Omit all images, then repeat exactly the lines below from the one containing "saia - 2026-02-20T02:00:05.129000" through the one containing "Arteriors Mar Tray", both ends included.
─── Raw data
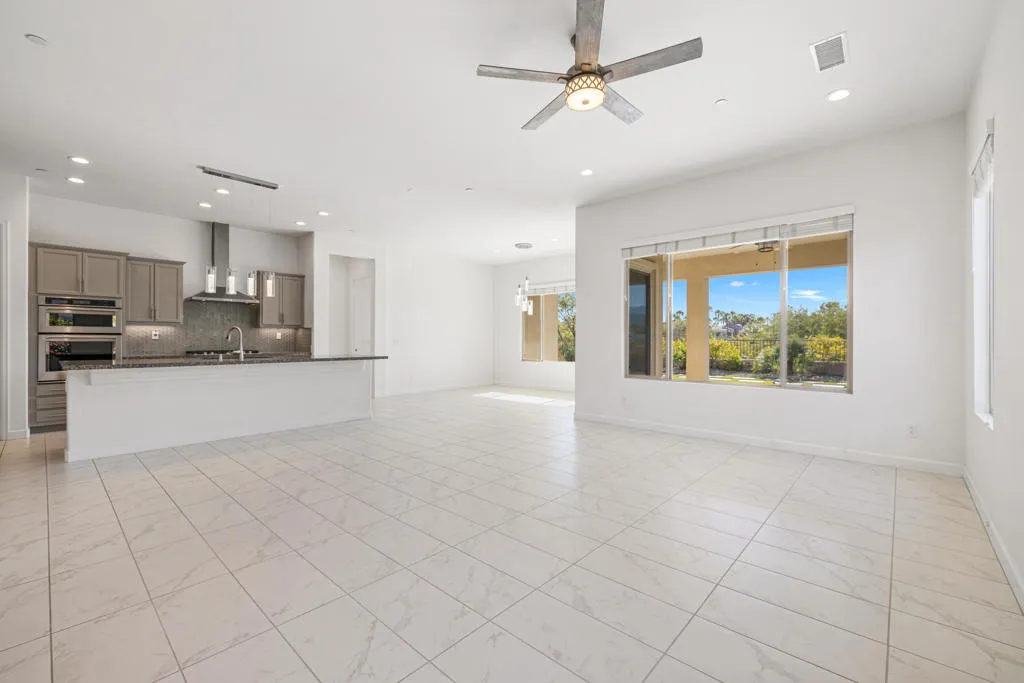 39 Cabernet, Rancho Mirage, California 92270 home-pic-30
──────
─── Raw data
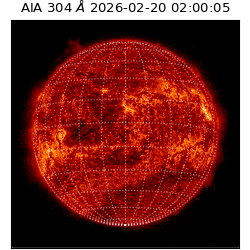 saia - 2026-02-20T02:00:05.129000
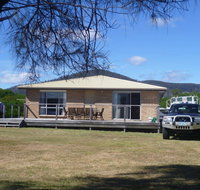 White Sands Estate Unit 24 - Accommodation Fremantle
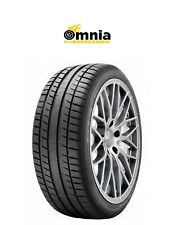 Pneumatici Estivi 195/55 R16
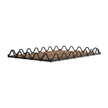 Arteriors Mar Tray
──────
─── Raw data
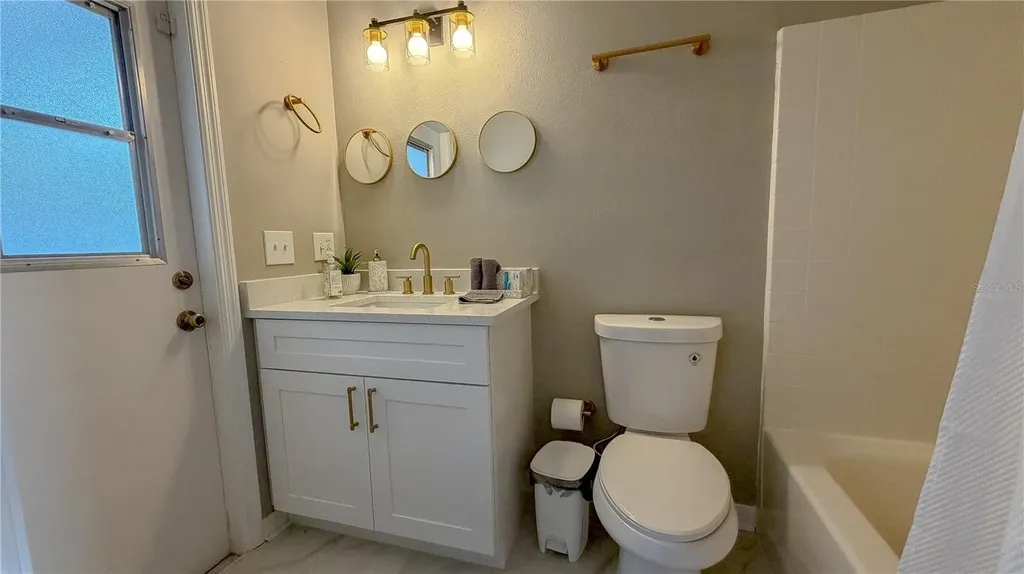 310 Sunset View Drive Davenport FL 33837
──────
Solution for this problem
 saia - 2026-02-20T02:00:05.129000
 White Sands Estate Unit 24 - Accommodation Fremantle
 Pneumatici Estivi 195/55 R16
 Arteriors Mar Tray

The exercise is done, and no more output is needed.